> [GIVEN TEXT]:
/---
The dividend will be paid on 18th June 2014, with a record date of 30th May 2014.

 

Board Changes

 

On a personal note, after eleven years as a member of the Board of the Innovation Group, including four years as Chairman, it is my intention to step down from my position at the year-end to enable a new Chairman to take the company forward in the next stage of its development. During this time we have established a well regarded management team and over the past four years successfully transitioned the Group into a business, of which I am very proud, with consistent profitable revenue growth and a strong competitive market position. The process to select a replacement will now start and further information will be communicated as appropriate.

 

Outlook

 

Our business continues to perform in line with expectations. The solid foundations, long term contracted relationships, practical innovation, and good cash generation shows our strategy is working and I look to the full year with confidence.
\---
> [MATERIAL SHOWN]:
/---
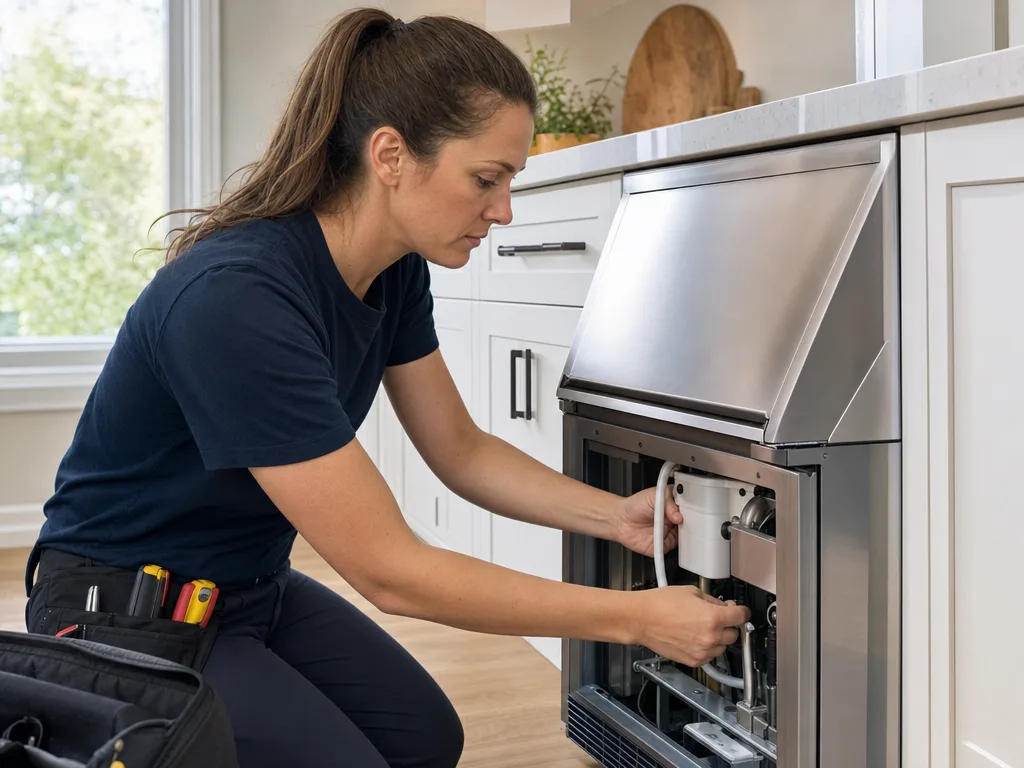 Technician servicing a GE Monogram ice maker unit with the water line exposed in a Los Angeles kitchen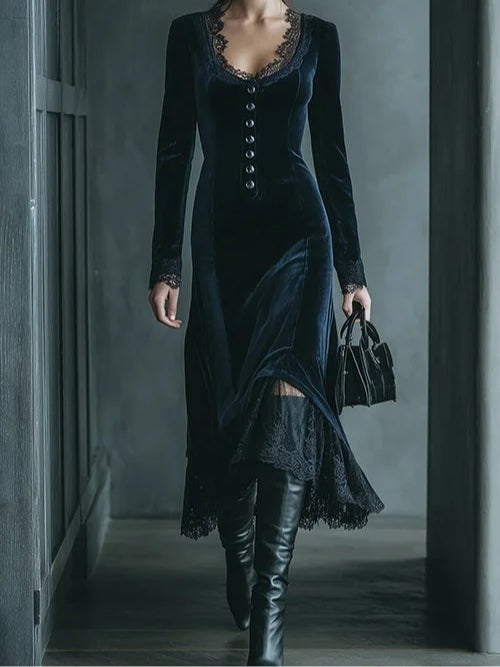 Velvet Midi Dress with V-Neckline and Lace Trim for an Elegant Style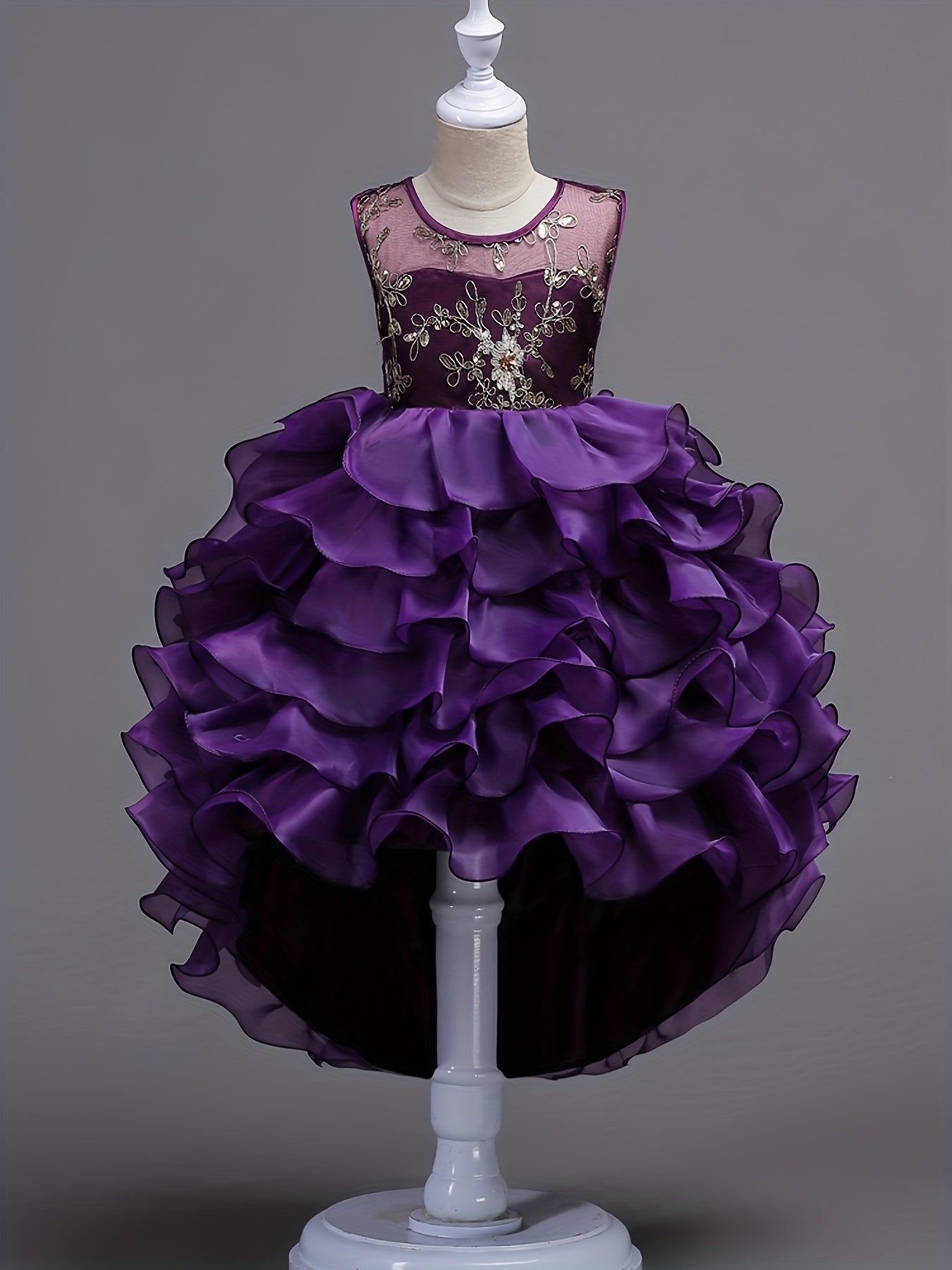 Kids Vintage Ruffle Lace Flower Dress Trailing Princess Dress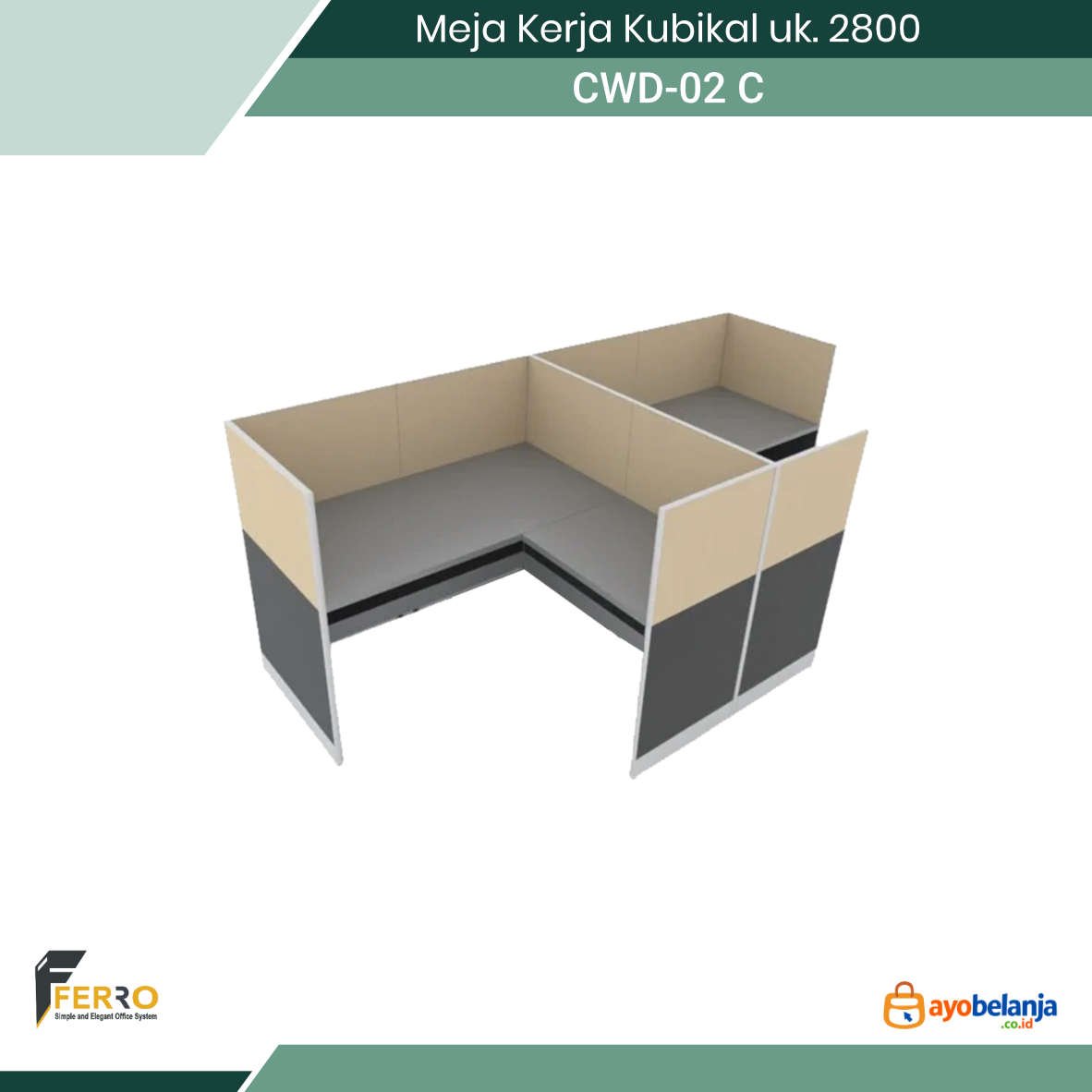 Meja Kerja Kubikal uk. 2800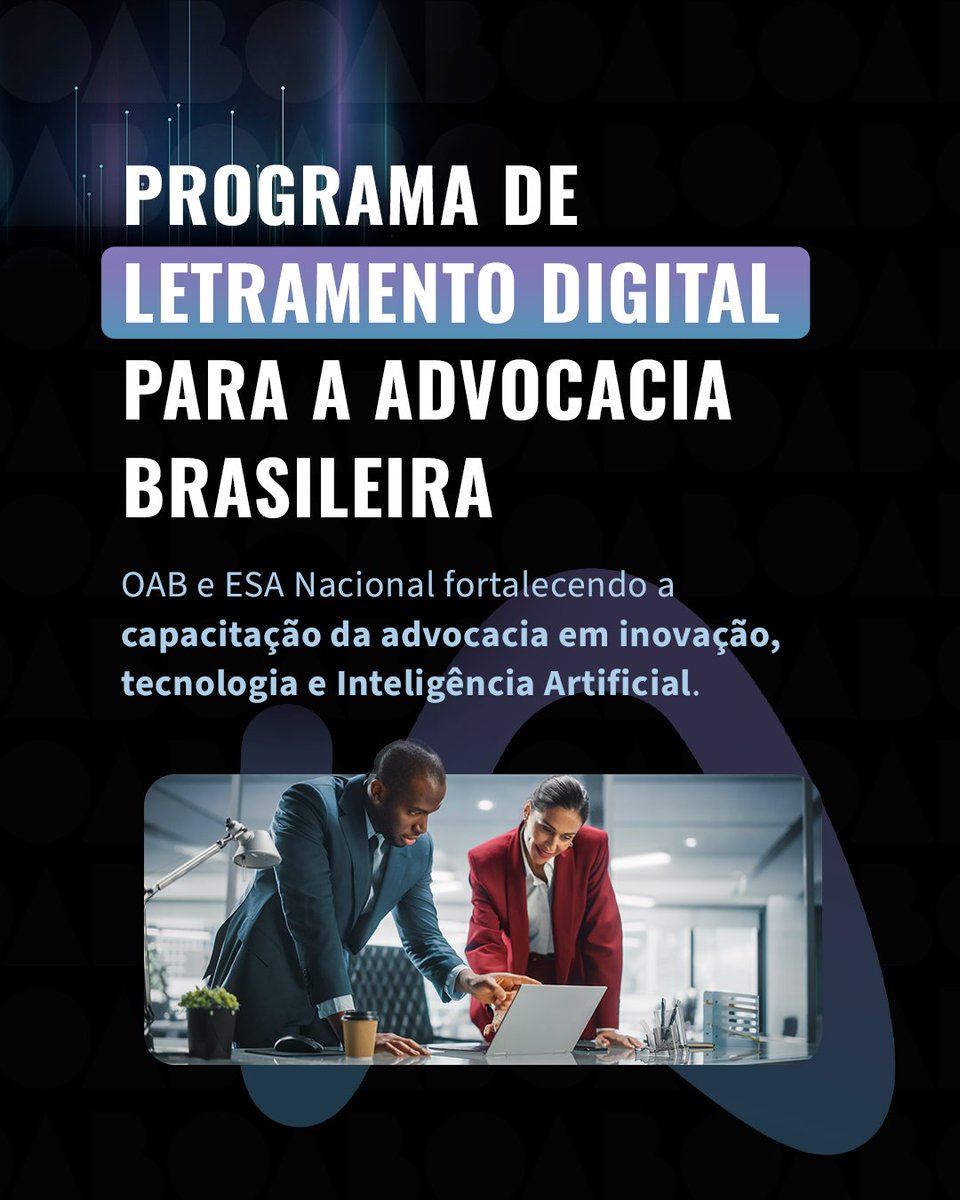 CFOAB's tweet photo. A OAB Nacional lança oficialmente o Plano Nacional de Integração da Inteligência Artificial na Advocacia (AdvocacIA), iniciativa que busca orientar o uso ético, seguro e estratégico das novas tecnologias no exercício da profissão.

Nesse contexto, a ESA Nacional reforça o seu compromisso com a capacitação da advocacia brasileira, ampliando o acesso a formações voltadas à inovação, tecnologia e Inteligência Artificial por meio do Programa de Letramento Digital para a Advocacia Brasileira.

Afinal, a transformação digital já faz parte da realidade da profissão, e estar preparado para utilizá-la com responsabilidade é essencial para construir o futuro da advocacia.

Acesse o site da ESA Nacional https://t.co/tHptNXGSlL e conheça os cursos disponíveis.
\---
> [WORK TASK 1]:
Say whether each statement agrees with the Innovation Group statement: (a) the dividend's record date is 30th May 2014; (b) the writer served as Chairman for eleven years; (c) a replacement Chairman has already been chosen.
> [WORK TASK 2]:
Reproduce the part of the Innovation Group statement starting at "On a personal" and ending at "communicated as appropriate.".
The data is unrelated to the Innovation Group statement.

> [YOUR SOLUTION 1]:
(a) Yes: "with a record date of 30th May 2014"
(b) No: "after eleven years as a member of the Board of the Innovation Group, including four years as Chairman"
(c) No: "The process to select a replacement will now start"

> [YOUR SOLUTION 2]:
On a personal note, after eleven years as a member of the Board of the Innovation Group, including four years as Chairman, it is my intention to step down from my position at the year-end to enable a new Chairman to take the company forward in the next stage of its development. During this time we have established a well regarded management team and over the past four years successfully transitioned the Group into a business, of which I am very proud, with consistent profitable revenue growth and a strong competitive market position. The process to select a replacement will now start and further information will be communicated as appropriate.